Two weeks after the disappearance of Jamal Khashoggi, the UN High Commissioner for Human Rights Michelle Bachelet on
Tuesday urged the Governments of Saudi Arabia and Turkey to reveal everything they know about the disappearance and
possible extra-judicial killing of the prominent Saudi journalist after he visited his country’s consulate in Istanbul.
While welcoming the agreement that has allowed investigators to conduct an examination inside the consulate itself, and
possibly also at the residence of the Saudi Arabian Consul-General in Istanbul, the UN Human Rights Chief urged the
authorities of both countries “to ensure that no further obstacles are placed in the way of a prompt, thorough,
effective, impartial and transparent investigation.”
“In view of the seriousness of the situation surrounding the disappearance of Mr. Khashoggi, I believe the inviolability
or immunity of the relevant premises and officials bestowed by treaties such as the 1963 Vienna Convention on Consular
Relations should be waived immediately,” Bachelet said. “Under international law, both a forced disappearance and an
extra-judicial killing are very serious crimes, and immunity should not be used to impede investigations into what
happened and who is responsible. Two weeks is a very long time for the probable scene of a crime not to have been
subjected to a full forensic investigation.”

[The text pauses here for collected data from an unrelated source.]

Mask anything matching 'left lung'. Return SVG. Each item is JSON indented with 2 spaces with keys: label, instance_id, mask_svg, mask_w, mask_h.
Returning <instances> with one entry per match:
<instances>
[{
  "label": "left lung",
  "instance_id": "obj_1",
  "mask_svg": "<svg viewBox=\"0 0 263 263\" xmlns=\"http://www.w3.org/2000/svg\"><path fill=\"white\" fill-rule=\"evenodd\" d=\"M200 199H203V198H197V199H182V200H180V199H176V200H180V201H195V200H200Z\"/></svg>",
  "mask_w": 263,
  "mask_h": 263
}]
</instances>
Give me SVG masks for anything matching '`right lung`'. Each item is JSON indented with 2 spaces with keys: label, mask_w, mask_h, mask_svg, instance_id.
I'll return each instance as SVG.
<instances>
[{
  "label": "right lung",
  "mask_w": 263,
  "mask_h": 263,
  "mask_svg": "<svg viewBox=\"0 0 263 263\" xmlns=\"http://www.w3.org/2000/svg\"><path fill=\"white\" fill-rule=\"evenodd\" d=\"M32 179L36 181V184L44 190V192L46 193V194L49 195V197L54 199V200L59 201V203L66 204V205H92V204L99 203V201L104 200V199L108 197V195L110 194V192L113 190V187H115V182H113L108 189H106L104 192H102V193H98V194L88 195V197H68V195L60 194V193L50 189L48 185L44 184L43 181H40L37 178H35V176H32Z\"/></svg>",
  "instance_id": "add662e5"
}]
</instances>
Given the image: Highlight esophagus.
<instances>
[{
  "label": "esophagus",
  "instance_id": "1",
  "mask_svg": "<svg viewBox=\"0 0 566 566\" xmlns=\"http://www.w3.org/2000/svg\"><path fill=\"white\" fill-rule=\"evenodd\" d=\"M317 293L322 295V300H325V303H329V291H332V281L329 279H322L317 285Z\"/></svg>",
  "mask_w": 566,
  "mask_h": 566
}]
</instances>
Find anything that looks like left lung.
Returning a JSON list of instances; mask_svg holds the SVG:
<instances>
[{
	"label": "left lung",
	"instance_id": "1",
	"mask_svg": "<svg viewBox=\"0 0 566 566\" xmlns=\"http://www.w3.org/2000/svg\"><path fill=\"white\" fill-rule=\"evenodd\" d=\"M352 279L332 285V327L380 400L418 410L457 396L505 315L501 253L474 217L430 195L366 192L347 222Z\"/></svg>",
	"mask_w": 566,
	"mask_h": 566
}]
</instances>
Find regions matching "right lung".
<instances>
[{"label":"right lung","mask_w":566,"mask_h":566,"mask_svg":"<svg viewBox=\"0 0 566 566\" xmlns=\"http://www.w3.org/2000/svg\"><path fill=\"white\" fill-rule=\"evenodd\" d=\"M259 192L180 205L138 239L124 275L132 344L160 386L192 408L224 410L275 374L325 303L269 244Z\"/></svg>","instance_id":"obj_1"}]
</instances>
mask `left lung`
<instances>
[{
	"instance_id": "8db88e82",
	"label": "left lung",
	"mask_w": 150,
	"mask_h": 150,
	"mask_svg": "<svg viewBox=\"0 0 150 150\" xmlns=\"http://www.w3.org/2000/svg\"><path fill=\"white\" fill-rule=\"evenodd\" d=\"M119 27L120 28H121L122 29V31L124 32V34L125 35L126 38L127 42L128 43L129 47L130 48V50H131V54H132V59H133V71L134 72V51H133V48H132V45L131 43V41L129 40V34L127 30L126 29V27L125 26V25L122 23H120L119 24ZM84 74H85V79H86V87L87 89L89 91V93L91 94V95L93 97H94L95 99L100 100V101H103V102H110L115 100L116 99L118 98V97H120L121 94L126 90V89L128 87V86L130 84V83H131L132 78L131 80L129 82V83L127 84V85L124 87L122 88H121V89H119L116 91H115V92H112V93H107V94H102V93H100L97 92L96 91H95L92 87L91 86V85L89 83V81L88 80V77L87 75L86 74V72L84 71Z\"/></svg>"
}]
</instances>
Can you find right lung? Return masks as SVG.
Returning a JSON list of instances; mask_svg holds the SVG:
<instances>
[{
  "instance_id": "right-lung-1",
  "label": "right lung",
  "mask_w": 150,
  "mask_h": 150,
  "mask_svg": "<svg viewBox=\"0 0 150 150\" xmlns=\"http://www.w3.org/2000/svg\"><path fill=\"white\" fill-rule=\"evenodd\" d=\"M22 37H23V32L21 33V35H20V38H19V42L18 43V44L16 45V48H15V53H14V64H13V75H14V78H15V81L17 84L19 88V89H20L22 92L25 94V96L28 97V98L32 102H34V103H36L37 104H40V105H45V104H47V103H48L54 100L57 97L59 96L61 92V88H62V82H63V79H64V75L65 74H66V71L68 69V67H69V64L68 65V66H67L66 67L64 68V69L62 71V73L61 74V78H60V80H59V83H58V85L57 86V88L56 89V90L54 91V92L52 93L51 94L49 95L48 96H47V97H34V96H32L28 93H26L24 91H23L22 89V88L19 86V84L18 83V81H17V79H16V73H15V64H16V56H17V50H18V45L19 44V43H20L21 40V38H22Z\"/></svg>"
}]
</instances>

“Given there seems to be clear evidence that Mr Khashoggi entered the Consulate and has never been seen since, the onus
is on the Saudi authorities to reveal what happened to him from that point onwards,” she added.
The High Commissioner noted that Saudi Arabia and Turkey are both party to the UN Convention against Torture and Other
Cruel, Inhuman or Degrading Treatment or Punishment. As such, they are obliged to take all measures to prevent torture,
enforced disappearances and other serious human rights violations, to investigate allegations of acts constituting these
crimes, and to bring to justice those suspected of committing them.